STORED ROWS:
▽

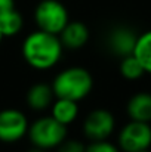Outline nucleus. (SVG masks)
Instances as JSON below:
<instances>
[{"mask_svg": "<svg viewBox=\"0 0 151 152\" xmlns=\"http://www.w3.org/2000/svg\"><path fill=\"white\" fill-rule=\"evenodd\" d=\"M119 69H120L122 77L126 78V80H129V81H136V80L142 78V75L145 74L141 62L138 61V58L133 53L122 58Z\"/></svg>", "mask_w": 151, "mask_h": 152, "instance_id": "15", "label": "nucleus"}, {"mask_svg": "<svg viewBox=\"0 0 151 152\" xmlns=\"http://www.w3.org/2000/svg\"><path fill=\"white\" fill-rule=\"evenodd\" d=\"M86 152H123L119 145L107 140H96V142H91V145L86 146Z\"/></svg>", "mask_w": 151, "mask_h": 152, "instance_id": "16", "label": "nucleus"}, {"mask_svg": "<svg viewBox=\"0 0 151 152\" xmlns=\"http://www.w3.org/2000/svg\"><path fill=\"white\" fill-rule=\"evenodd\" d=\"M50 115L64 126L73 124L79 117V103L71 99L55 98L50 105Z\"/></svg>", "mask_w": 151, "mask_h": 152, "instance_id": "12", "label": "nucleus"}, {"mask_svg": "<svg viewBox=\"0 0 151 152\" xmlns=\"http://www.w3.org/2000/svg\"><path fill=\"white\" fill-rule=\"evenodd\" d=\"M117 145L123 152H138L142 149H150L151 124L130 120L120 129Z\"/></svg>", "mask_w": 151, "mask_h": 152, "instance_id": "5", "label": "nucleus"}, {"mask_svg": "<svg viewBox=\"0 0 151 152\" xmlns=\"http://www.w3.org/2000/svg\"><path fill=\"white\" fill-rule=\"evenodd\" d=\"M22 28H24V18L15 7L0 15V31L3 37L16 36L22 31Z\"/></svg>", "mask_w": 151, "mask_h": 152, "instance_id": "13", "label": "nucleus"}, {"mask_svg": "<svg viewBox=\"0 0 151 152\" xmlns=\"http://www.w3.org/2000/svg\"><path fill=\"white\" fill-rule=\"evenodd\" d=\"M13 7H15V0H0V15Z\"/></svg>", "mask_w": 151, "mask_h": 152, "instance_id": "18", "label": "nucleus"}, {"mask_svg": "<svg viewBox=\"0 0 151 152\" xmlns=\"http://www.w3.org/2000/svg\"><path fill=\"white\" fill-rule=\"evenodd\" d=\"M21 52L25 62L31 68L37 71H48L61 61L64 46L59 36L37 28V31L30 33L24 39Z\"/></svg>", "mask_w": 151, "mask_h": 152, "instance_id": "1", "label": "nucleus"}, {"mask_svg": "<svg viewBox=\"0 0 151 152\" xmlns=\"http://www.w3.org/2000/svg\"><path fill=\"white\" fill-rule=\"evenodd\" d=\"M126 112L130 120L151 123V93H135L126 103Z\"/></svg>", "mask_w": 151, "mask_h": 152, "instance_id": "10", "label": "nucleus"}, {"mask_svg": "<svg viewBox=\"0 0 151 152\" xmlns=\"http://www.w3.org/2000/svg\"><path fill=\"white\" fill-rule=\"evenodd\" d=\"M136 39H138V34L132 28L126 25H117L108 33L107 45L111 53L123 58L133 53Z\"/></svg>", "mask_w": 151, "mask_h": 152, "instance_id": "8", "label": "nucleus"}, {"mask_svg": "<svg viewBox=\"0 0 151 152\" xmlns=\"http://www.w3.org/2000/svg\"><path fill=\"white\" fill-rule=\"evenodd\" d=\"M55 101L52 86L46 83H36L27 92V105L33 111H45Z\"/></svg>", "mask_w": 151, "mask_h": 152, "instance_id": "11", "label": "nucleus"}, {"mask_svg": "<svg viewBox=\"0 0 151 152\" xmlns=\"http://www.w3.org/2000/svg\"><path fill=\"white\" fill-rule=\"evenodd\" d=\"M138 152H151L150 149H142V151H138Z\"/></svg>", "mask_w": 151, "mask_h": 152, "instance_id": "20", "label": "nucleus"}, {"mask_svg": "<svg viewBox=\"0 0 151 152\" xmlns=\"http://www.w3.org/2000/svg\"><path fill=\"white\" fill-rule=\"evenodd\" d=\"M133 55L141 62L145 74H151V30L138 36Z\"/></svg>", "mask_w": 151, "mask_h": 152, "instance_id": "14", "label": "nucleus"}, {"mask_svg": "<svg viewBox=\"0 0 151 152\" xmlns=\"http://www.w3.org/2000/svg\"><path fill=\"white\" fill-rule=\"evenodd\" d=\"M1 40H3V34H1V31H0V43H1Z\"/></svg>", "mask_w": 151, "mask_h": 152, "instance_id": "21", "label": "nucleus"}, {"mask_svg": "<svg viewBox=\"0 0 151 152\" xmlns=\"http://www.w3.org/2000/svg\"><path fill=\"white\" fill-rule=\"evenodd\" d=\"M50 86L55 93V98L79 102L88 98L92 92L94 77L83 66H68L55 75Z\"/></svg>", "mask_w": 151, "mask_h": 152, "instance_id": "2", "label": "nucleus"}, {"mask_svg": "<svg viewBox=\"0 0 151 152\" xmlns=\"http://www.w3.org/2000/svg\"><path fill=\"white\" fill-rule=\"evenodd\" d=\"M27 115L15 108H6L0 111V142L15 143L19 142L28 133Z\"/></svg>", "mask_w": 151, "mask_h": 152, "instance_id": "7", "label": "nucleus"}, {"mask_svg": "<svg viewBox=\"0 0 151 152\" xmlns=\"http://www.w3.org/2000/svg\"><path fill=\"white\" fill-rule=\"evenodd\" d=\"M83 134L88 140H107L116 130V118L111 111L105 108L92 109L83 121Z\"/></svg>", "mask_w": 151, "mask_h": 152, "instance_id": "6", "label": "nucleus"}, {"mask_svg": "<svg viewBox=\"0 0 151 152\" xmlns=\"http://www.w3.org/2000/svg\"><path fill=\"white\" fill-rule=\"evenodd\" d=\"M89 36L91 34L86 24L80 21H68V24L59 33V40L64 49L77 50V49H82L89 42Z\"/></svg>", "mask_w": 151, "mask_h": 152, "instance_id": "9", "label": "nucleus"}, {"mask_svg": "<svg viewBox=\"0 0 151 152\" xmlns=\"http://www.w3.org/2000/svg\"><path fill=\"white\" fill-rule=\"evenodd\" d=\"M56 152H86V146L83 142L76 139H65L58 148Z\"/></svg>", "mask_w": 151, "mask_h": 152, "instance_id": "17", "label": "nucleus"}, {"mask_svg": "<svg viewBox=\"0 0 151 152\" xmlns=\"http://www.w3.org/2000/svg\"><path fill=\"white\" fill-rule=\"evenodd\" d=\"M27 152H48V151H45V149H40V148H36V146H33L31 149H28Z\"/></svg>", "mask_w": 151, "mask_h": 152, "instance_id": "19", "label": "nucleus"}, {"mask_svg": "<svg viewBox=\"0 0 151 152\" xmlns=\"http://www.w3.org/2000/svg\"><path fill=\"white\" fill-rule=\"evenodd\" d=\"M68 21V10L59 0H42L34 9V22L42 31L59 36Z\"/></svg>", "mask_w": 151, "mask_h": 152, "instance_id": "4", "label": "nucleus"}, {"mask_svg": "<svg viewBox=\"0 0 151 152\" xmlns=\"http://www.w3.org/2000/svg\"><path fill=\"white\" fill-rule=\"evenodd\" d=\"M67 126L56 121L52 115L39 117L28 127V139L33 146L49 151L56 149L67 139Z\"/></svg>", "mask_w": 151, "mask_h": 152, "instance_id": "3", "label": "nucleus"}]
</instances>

△
▽

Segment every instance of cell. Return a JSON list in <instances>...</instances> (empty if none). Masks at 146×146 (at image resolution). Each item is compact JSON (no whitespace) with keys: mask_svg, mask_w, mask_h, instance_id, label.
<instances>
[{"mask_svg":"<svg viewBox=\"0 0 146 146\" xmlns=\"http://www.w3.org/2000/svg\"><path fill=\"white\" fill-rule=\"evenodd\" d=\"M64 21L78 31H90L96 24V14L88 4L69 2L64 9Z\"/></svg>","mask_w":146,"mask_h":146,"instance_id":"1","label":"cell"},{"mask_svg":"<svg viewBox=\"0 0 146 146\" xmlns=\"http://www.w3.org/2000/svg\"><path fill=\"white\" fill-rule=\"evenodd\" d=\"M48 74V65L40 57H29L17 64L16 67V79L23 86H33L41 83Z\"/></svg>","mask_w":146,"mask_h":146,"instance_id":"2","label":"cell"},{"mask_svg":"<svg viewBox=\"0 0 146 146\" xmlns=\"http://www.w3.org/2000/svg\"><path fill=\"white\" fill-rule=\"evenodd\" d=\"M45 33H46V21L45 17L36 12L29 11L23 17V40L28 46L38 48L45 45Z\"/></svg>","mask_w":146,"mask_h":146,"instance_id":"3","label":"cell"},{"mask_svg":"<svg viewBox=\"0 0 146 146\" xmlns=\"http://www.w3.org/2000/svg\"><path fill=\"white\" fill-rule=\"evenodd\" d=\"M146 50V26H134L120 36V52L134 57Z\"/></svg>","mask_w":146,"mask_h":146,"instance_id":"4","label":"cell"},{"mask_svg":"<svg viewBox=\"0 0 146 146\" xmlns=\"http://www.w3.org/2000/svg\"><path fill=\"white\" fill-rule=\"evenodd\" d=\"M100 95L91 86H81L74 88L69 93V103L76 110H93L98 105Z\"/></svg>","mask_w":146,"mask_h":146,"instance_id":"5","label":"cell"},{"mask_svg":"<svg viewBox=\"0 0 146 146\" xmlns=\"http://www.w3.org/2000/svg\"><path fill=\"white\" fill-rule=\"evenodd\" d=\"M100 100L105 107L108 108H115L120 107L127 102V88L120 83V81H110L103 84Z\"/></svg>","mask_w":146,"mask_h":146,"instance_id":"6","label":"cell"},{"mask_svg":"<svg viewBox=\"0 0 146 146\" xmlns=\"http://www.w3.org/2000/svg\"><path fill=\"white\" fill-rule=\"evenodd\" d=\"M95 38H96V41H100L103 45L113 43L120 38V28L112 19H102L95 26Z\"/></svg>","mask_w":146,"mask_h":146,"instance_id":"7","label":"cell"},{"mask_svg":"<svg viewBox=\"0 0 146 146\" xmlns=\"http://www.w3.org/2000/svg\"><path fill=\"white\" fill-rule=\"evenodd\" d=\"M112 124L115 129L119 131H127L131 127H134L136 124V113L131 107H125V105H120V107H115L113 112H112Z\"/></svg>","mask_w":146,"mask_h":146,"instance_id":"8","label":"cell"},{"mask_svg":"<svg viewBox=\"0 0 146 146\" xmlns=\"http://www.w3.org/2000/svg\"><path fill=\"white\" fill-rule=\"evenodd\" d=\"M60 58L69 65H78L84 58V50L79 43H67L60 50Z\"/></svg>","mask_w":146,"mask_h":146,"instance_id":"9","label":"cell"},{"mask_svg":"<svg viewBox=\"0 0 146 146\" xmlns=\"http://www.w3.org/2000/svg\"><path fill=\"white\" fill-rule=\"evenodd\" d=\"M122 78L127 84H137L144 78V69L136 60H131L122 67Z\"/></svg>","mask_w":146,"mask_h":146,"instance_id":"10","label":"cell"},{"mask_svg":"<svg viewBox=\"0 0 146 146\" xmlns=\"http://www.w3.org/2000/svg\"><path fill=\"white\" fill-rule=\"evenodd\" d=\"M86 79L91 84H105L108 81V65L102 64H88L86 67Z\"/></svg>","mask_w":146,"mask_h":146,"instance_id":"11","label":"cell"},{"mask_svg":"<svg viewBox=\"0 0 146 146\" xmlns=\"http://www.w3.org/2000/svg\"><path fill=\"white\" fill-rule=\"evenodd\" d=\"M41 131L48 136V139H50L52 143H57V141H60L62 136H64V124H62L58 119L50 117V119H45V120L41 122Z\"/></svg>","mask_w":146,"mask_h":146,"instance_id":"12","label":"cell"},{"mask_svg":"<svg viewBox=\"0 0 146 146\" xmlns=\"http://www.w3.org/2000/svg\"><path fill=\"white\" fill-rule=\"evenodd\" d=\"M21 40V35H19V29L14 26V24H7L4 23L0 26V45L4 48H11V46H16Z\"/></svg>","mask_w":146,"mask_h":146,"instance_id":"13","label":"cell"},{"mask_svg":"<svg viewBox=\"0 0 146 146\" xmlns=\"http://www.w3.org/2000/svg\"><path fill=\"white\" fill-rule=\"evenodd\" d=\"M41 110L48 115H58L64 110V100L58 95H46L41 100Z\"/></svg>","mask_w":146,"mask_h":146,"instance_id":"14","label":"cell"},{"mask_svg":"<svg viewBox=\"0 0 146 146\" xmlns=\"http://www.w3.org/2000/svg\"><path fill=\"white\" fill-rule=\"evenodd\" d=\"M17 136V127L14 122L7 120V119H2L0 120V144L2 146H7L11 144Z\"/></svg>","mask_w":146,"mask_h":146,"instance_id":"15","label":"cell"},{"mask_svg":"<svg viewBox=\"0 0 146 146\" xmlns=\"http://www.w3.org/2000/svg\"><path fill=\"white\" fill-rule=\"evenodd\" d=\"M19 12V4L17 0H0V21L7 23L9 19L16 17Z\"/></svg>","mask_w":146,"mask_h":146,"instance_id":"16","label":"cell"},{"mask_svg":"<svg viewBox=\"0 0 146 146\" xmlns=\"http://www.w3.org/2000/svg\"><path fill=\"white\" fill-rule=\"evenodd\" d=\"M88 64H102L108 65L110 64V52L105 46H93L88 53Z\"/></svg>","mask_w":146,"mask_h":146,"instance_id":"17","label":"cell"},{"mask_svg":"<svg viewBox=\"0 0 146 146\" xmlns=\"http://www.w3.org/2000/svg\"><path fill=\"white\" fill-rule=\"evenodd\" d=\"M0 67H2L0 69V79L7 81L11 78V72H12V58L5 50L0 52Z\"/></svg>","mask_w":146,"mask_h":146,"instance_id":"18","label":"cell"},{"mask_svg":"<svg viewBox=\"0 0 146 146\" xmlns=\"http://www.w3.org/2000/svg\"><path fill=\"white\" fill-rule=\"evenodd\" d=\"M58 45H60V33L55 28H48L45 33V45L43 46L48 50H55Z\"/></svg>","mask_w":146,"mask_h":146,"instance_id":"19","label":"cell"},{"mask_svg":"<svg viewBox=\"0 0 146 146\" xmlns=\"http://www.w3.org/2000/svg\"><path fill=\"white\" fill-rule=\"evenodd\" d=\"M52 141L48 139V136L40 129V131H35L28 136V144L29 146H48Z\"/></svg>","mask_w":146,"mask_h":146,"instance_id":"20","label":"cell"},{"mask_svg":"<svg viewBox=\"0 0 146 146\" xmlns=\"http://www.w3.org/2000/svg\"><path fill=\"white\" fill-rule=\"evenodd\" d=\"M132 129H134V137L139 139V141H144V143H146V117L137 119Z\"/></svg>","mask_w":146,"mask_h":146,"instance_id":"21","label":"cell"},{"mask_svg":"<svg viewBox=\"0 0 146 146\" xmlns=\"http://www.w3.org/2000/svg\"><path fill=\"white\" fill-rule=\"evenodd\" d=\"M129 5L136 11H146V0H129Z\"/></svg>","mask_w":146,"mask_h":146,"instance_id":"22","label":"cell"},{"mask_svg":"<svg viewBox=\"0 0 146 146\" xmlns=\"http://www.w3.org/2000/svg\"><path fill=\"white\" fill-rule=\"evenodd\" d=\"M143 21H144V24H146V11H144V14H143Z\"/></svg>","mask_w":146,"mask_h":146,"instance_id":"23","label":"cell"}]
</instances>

△

WHAT THIS TASK INVOLVES: Identify every line of the records that contains the string "JSON", and copy each of those lines.

SOLUTION TO THE PROBLEM:
Instances as JSON below:
Segment every instance of cell. Return a JSON list in <instances>...</instances> (empty if none). Masks at 146×146 (at image resolution). Each item is compact JSON (no whitespace) with keys: mask_svg, mask_w, mask_h, instance_id, label.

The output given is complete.